─── SELECTED EXCERPT ───
The Legend of Leafy Way

 

The Legend of Leafy Way

 

It was the late 1960s, and like so many places, Coconut Grove had lost something it would never get back. We lived on Stewart Avenue, a quiet, shaded street where a canal, we called the Genie Bottle, slipped off into Biscayne Bay. Its distinctive round boat basin at the end gave it the shape and the name.

 

The neighborhoods felt darker then, the rain more frequent, the trees thick with shade. The Vietnam War was still raging, and Lyndon Johnson had not yet left the White House. Traffic was sparse. The stories whispered between kids and passed down from older brothers felt real in the way only legends can.

 

And on nearby Leafy Way, we found one of those legends. Or at least, we thought we did.

 

It all started with my older brother Mike and his best friend Scott. They spent countless summer evenings riding the shadowy, quiet backroads of the Grove in Scott’s purple Morris Minor convertible. That night, as they drove past a house on Leafy Way, something in the front window made them stop. A long, pale shape, softly glowing just behind the sheer, drawn curtains.
─── MATERIAL SHOWN ───
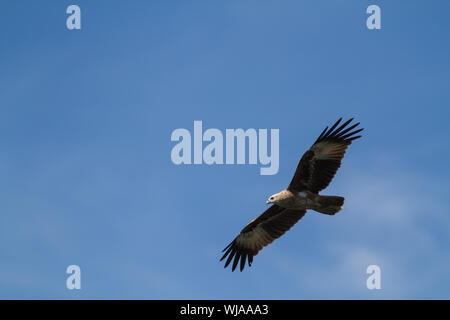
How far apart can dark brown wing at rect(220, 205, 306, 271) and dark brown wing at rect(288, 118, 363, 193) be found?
1394 mm

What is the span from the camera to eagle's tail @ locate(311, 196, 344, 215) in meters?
12.8

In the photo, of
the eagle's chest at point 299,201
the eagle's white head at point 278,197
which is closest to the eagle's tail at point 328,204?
the eagle's chest at point 299,201

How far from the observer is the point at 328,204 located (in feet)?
42.3

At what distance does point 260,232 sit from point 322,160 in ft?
9.70

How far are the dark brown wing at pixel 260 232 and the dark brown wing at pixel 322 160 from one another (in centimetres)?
139

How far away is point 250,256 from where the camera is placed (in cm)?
1516

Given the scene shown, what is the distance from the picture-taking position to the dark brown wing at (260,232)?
48.4 ft

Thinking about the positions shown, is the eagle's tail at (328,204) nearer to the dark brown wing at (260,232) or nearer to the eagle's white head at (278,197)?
the eagle's white head at (278,197)

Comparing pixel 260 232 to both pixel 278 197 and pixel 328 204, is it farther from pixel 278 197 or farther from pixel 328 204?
pixel 328 204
───
▶ **REQUIRED ACTIONS**
1) In the Leafy Way excerpt, condense the paragraph beginning "The neighborhoods felt darker then" into a short bulleted list that keeps its main facts.
2) Update the stretch of the Leafy Way excerpt from "It was the late" through "and the name.", replacing "Genie Bottle" with "Magic Lamp".

▶ **ANSWERS TO EACH TASK**
1)
- The neighborhoods felt darker, with frequent rain and thick, shady trees.
- The Vietnam War was still going on, and Lyndon Johnson was still in the White House.
- There was little traffic.
- Stories shared among kids and handed down from older brothers felt as real as legends.

2)
It was the late 1960s, and like so many places, Coconut Grove had lost something it would never get back. We lived on Stewart Avenue, a quiet, shaded street where a canal, we called the Magic Lamp, slipped off into Biscayne Bay. Its distinctive round boat basin at the end gave it the shape and the name.